Advisers can help manage loss aversion, research says
Financial advisers have a key role to play in tackling loss aversion, a behavioural bias affecting retirees and their superannuation, according to global financial services consulting firm Milliman.
In its Insight blog, Milliman principal Wade Matterson describes loss aversion as a common behavioural bias through which an average person feels more pain from a loss than the pleasure they feel from a similar financial gain.
He cited a study by AARP and the American Council of Life Insurers which found that while loss aversion can mislead investors into making poor decisions, retirees are even more prone to this common behavioural bias.
"The average person feels the pain from a loss twice as much as the pleasure they feel from a financial gain," Mr Matterson said in the blog.

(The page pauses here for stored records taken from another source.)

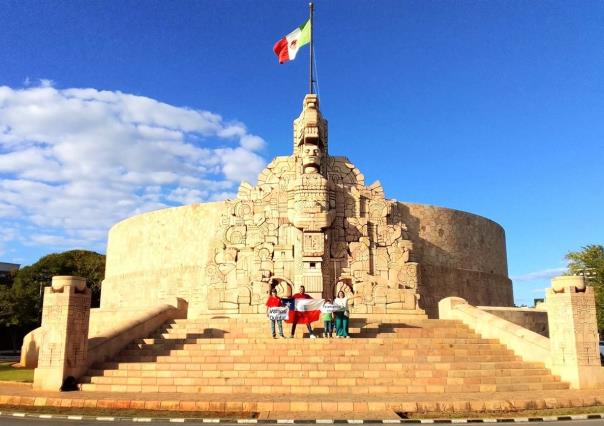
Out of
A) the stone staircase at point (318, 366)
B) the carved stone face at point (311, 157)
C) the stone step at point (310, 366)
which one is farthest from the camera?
the carved stone face at point (311, 157)

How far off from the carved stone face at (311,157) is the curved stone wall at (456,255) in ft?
14.8

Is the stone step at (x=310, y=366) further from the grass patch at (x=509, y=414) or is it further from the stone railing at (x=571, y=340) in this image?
the grass patch at (x=509, y=414)

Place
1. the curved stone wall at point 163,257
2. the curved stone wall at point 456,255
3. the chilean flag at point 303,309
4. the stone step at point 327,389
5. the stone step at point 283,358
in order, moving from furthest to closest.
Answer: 1. the curved stone wall at point 163,257
2. the curved stone wall at point 456,255
3. the chilean flag at point 303,309
4. the stone step at point 283,358
5. the stone step at point 327,389

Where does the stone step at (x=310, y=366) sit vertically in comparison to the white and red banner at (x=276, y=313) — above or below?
below

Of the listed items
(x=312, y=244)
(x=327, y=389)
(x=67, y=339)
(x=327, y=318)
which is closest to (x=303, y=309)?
(x=327, y=318)

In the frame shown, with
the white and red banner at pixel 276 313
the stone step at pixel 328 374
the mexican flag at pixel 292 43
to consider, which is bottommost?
the stone step at pixel 328 374

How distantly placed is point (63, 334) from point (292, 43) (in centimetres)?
1440

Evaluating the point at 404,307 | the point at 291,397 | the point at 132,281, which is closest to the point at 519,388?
the point at 291,397

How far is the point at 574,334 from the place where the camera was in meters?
11.3

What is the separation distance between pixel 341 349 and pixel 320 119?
10283mm

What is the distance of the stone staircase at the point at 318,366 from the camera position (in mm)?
10508

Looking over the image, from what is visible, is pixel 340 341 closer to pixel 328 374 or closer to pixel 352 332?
pixel 352 332

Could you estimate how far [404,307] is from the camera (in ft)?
59.1

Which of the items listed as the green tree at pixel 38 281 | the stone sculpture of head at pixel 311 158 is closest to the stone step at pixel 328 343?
the stone sculpture of head at pixel 311 158
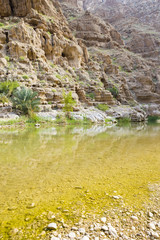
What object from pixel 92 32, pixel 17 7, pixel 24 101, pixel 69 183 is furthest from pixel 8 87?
pixel 92 32

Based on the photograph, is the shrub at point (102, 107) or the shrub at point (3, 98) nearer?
the shrub at point (3, 98)

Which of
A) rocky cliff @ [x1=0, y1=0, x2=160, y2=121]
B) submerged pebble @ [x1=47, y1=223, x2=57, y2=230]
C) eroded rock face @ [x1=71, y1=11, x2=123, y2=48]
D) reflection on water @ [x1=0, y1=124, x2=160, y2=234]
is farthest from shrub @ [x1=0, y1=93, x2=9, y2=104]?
eroded rock face @ [x1=71, y1=11, x2=123, y2=48]

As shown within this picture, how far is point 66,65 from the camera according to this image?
41.0 m

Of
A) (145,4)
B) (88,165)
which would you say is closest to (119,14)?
(145,4)

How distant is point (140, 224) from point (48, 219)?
1.61 metres

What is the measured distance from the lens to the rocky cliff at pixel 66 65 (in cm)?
3100

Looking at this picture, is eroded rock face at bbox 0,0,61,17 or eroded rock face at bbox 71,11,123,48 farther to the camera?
eroded rock face at bbox 71,11,123,48

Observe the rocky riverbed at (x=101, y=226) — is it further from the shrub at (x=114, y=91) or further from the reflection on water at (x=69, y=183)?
the shrub at (x=114, y=91)

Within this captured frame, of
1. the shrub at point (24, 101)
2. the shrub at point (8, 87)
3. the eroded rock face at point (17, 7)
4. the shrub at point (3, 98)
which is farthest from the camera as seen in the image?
the eroded rock face at point (17, 7)

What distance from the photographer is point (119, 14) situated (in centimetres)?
10556

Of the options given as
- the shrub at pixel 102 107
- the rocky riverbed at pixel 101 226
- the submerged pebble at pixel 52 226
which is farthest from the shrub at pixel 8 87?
the submerged pebble at pixel 52 226

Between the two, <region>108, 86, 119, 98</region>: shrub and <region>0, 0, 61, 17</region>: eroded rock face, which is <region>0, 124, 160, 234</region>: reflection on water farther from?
<region>0, 0, 61, 17</region>: eroded rock face

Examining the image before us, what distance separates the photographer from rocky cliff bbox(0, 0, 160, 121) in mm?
30995

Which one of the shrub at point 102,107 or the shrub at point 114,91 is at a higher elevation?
the shrub at point 114,91
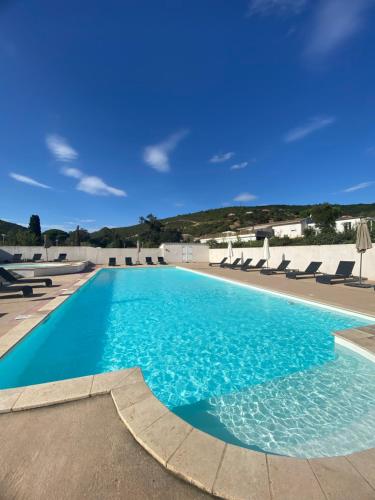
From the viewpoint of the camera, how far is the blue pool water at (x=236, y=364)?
2502 millimetres

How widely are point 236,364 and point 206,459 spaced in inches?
94.3

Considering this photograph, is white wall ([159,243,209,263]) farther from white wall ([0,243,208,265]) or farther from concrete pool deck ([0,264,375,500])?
concrete pool deck ([0,264,375,500])

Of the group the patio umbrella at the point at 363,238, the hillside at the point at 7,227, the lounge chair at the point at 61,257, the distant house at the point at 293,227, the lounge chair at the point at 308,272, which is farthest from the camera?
the hillside at the point at 7,227

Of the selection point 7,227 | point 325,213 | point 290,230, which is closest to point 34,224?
point 7,227

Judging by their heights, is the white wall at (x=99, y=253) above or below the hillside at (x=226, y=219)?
below

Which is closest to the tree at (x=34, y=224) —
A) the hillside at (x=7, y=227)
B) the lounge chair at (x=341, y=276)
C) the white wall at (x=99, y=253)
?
the hillside at (x=7, y=227)

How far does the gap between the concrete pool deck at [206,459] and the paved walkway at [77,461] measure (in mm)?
30

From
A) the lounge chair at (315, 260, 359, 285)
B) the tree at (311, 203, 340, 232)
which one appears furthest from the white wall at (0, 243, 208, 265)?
the tree at (311, 203, 340, 232)

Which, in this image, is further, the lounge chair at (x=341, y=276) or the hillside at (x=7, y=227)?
the hillside at (x=7, y=227)

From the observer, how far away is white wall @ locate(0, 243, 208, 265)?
21.2 m

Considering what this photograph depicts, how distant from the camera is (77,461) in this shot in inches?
63.8

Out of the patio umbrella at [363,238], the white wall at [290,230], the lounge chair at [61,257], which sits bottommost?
the lounge chair at [61,257]

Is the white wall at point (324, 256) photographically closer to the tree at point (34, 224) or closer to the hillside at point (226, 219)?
the hillside at point (226, 219)

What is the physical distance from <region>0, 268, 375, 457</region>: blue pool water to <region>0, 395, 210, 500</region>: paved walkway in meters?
1.14
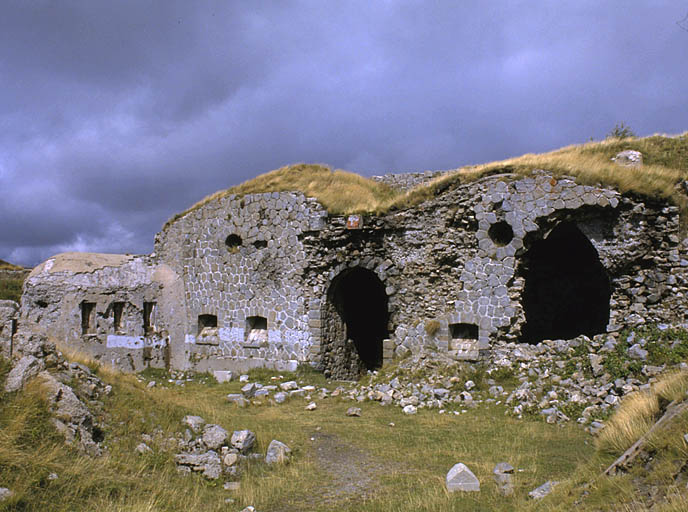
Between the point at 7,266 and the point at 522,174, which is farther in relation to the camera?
the point at 7,266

"However, retirees are five times more sensitive to losses – an understandable response given their savings is usually at their peak and their ability to ride out any losses is far lower than when they were in the workforce."
Mr Matterson said financial advisers have a key role to play in addressing loss aversion among retirees.
"Setting a firm financial plan, which includes investing rules, before big shifts in the markets stir up emotions, forms a key part of tackling loss aversion bias," he said.
"For example, a plan may include a stop-loss strategy to limit potential losses and have a target sell point to lock in gains."
Mr Matterson suggested another strategy to control emotion is to divide a portfolio into buckets for different purposes – certain amounts for short- to medium-term income and for longer-term growth.
"This 'bucket strategy' or 'time segmentation strategy' is one attempt to tackle the tendency of investors to sell out of markets at the worst possible time," he said.